2. The positioning device according to claim 1, wherein the computing unit determines a positioning location at every moving distance based on the global position information, and generates the plurality of short-distance traces according to the positioning locations and the plurality of three-dimensional traces.

3. The positioning device according to claim 1, wherein the acceleration detection module is a G-sensor.

4. The positioning device according to claim 1, further comprising:

an output unit, coupled with the computing unit for receiving the plurality of short-distance traces, wherein the output unit outputs three-dimensional curves of the three-dimensional moving trace based on the plurality of short-distance traces.

5. The positioning device according to claim 1, wherein the computing unit computes a moving velocity of the positioning device based on the three-dimensional vectors and a time duration for detecting the three-dimensional acceleration, and computes the three-dimensional trace based on the moving velocity, the three-dimensional vector and the time duration.

6. A three-dimensional path detecting method, adapted to a positioning device having a GPS module, an acceleration detection module, and a computing unit, comprising:

receiving global position information acquired by the GPS module;

receiving three-dimensional vectors calculated from changes of three-dimensional acceleration based on movements of the positioning device;

generating a plane position information according to the global position information and a plurality of three-dimensional traces according to the three-dimensional vectors;

generating a plurality of short-distance traces based on the plane position information and the plurality of three-dimensional traces; and

providing a three-dimensional moving trace by combining the plurality of short-distance traces.

7. The method according to claim 6, wherein the step of generating the plurality of short-distance traces comprises:

determining a positioning location at every one moving distance based on the global position information; and

generating the plurality of short-distance traces according to the determined positioning locations and the plurality of three-dimensional traces.

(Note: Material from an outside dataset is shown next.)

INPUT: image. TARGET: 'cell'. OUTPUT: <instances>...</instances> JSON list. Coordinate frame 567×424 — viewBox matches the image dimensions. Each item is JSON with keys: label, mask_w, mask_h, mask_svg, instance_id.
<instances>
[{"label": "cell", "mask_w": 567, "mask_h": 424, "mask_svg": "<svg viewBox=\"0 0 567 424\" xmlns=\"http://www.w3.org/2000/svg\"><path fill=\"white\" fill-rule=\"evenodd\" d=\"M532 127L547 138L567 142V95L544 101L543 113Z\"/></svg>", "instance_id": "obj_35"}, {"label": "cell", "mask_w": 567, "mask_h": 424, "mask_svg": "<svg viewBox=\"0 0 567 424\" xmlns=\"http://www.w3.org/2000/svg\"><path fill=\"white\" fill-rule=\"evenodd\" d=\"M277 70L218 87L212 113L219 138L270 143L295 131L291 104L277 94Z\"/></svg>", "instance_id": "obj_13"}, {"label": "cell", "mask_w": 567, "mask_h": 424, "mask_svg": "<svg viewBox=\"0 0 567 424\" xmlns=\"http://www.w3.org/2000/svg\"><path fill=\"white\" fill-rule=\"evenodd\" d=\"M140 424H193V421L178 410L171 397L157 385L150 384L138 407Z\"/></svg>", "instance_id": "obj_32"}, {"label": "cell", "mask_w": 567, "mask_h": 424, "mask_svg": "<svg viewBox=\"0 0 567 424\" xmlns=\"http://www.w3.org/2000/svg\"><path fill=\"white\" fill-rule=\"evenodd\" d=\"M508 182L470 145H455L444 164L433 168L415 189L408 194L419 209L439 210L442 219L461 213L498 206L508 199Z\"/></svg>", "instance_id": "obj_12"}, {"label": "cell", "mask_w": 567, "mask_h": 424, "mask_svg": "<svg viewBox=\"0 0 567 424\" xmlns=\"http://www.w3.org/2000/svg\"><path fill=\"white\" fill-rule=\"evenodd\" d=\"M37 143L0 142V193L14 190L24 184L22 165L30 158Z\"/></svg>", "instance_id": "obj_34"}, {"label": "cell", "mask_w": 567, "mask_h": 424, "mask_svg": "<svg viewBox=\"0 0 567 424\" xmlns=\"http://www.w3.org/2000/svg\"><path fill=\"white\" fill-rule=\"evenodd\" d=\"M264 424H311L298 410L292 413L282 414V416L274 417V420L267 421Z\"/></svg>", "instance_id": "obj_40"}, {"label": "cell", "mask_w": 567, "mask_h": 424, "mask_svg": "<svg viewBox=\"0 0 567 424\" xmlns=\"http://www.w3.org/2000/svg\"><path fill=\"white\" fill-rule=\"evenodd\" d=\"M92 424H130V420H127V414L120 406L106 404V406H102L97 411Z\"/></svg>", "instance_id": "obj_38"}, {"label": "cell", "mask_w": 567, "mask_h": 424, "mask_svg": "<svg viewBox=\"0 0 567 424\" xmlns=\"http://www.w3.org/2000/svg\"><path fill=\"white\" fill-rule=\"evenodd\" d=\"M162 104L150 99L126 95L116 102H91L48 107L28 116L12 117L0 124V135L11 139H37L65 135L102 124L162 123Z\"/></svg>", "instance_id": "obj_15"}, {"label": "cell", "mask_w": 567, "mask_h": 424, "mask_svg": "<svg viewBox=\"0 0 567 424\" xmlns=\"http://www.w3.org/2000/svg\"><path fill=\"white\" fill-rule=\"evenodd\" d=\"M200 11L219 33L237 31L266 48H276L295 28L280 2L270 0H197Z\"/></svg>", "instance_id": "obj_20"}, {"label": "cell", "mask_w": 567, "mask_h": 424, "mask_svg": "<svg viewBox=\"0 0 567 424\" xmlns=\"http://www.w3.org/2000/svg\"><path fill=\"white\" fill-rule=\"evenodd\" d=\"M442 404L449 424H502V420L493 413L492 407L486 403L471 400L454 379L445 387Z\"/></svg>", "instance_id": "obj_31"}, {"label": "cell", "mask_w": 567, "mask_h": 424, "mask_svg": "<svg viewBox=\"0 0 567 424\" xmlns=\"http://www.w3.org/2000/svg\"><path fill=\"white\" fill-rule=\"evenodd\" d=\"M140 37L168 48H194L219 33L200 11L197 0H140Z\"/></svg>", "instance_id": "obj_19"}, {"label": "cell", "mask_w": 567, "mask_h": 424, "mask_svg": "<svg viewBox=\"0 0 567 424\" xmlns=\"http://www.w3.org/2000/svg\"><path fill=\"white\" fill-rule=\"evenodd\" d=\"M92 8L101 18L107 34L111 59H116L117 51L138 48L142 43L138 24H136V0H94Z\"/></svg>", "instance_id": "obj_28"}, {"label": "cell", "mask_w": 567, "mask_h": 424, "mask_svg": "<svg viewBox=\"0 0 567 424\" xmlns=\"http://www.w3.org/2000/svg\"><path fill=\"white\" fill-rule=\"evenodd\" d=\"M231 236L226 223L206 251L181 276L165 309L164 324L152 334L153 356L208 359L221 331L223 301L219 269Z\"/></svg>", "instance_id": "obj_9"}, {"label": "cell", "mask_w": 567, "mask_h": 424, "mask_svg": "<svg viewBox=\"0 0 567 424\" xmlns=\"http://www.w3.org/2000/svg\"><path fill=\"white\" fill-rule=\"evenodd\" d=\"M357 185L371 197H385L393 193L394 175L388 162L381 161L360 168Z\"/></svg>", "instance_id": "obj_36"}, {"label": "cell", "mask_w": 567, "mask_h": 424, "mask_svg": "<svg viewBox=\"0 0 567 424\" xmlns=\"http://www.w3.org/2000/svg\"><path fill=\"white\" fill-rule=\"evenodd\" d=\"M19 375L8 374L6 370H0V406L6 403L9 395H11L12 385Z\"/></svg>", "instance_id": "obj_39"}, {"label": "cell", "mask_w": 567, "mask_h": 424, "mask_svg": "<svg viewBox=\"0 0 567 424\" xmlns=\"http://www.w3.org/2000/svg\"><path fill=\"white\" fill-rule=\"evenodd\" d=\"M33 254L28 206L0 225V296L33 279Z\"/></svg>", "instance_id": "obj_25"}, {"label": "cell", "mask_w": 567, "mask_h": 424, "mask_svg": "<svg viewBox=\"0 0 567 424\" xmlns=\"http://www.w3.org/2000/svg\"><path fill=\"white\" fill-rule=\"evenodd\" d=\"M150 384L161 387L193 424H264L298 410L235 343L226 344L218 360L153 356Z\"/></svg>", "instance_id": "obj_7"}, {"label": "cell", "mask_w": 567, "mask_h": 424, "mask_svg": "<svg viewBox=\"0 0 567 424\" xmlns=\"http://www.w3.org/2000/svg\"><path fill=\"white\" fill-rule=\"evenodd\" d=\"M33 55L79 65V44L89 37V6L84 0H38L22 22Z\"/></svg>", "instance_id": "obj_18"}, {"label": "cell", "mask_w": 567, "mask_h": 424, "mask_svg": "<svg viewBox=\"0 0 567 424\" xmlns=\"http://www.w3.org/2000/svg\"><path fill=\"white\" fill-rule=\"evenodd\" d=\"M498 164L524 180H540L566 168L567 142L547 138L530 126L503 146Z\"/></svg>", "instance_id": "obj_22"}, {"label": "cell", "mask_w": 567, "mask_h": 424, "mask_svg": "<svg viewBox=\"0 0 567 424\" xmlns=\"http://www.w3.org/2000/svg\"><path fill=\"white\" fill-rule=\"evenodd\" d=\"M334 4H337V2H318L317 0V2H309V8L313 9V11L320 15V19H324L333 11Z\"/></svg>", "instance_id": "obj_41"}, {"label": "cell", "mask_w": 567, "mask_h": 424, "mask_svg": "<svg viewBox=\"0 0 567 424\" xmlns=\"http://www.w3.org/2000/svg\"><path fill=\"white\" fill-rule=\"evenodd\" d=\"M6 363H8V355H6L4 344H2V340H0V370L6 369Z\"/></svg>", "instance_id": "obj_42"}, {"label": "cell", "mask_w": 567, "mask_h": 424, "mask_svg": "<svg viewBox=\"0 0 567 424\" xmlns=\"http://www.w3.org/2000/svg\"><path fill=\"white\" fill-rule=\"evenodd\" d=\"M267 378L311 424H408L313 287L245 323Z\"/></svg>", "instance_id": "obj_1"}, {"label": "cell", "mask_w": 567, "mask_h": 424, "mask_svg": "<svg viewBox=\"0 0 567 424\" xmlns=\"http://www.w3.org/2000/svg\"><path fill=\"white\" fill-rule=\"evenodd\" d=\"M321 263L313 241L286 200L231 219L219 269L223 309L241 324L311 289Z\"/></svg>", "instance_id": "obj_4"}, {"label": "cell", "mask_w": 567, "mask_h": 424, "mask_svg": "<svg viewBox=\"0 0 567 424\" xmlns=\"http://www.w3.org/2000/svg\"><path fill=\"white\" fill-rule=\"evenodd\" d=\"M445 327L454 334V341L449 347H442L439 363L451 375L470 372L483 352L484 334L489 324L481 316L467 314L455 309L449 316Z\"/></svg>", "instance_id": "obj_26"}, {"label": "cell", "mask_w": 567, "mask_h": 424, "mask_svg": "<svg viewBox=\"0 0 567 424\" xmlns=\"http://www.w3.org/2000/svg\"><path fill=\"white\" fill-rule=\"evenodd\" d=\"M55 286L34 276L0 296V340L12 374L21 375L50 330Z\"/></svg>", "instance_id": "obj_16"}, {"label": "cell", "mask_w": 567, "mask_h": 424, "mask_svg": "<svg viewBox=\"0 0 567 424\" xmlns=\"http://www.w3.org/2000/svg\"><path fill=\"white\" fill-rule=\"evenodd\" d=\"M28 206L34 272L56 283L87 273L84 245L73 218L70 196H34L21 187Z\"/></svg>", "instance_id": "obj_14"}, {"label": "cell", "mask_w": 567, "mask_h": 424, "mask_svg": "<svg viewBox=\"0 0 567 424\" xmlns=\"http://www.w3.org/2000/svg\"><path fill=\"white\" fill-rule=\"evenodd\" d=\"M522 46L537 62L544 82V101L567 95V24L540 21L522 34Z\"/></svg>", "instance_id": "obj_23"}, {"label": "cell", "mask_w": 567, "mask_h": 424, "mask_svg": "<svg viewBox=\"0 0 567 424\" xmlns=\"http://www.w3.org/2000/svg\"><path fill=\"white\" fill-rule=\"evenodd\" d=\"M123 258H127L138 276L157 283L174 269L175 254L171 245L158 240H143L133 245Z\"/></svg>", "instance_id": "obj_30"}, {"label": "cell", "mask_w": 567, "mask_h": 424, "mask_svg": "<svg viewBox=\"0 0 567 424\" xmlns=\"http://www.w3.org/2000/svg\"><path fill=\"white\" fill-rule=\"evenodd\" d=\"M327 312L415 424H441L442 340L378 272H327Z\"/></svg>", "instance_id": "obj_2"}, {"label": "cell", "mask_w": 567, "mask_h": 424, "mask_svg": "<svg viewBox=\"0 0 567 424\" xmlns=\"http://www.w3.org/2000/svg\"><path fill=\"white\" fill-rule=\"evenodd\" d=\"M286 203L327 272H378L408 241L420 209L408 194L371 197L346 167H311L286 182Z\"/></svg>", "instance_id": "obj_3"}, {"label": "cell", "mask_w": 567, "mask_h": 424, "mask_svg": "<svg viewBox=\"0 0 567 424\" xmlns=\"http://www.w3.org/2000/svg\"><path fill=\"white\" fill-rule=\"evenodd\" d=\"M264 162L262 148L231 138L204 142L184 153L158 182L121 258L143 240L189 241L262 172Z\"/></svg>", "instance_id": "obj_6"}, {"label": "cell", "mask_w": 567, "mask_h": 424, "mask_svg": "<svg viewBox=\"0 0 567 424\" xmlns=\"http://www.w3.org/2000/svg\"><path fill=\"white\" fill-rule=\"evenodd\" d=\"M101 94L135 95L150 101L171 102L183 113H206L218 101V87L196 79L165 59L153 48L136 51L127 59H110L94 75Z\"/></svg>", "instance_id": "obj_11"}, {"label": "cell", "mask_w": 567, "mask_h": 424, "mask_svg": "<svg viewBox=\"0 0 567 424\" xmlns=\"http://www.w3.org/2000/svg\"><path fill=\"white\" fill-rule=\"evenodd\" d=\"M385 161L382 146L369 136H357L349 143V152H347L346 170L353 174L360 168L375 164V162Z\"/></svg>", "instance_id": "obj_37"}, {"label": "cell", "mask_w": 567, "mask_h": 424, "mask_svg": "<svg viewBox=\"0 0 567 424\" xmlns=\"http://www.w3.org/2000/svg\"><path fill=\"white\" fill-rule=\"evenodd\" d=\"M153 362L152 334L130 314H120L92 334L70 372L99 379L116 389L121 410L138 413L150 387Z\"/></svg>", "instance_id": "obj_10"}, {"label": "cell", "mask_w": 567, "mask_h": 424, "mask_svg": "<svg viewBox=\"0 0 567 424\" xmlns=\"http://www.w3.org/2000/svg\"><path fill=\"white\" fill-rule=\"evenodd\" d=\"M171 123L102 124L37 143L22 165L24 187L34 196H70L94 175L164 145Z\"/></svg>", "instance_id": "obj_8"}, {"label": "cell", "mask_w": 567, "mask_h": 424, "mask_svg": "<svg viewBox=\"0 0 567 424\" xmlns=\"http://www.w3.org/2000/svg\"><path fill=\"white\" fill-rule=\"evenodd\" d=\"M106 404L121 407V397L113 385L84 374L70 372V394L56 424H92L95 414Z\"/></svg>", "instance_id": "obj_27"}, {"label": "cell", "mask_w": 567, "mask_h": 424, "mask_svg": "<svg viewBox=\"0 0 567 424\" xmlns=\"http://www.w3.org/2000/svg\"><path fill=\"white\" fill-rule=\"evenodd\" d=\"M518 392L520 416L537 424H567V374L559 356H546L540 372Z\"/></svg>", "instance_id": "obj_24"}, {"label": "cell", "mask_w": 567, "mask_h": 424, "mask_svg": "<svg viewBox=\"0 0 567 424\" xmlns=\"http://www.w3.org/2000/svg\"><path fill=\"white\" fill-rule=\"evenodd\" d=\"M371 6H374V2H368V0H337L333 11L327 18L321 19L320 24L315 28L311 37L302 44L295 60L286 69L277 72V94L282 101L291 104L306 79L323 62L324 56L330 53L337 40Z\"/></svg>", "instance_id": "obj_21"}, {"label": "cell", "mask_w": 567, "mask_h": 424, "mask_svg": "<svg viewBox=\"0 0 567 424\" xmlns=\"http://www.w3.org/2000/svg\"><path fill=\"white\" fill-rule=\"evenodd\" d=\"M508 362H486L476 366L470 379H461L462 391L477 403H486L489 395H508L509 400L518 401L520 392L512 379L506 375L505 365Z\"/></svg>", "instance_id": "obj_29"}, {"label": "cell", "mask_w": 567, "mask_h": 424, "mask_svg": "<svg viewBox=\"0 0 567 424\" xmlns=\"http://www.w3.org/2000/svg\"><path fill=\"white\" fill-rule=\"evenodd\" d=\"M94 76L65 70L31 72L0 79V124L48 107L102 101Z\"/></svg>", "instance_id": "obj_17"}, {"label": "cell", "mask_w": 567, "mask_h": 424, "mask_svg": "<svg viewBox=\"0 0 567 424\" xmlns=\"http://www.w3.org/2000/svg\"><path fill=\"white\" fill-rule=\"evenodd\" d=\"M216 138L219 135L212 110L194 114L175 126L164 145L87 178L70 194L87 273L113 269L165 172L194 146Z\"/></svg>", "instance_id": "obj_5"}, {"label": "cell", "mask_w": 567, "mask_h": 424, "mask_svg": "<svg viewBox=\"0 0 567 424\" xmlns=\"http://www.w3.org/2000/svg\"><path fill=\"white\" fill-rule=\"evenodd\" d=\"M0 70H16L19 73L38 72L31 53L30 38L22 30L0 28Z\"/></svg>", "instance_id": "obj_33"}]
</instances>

8. The method according to claim 7, wherein whether the positioning device moves the moving distance is determined via accumulating the distance the positioning device moves according to the acquired global positioning information.

9. The method according to claim 6, after providing the three-dimensional moving trace, further comprising:

outputting three-dimensional curves of the three-dimensional moving trace to an output unit.

10. The method according to claim 6, wherein the step of generating the plurality of three-dimensional traces according to the three-dimensional vectors comprises:

computing a moving velocity of the positioning device based on the three-dimensional vectors and a time duration for detecting the three-dimensional acceleration; and

computing the three-dimensional trace based on the moving velocity, the three-dimensional vector and the time duration.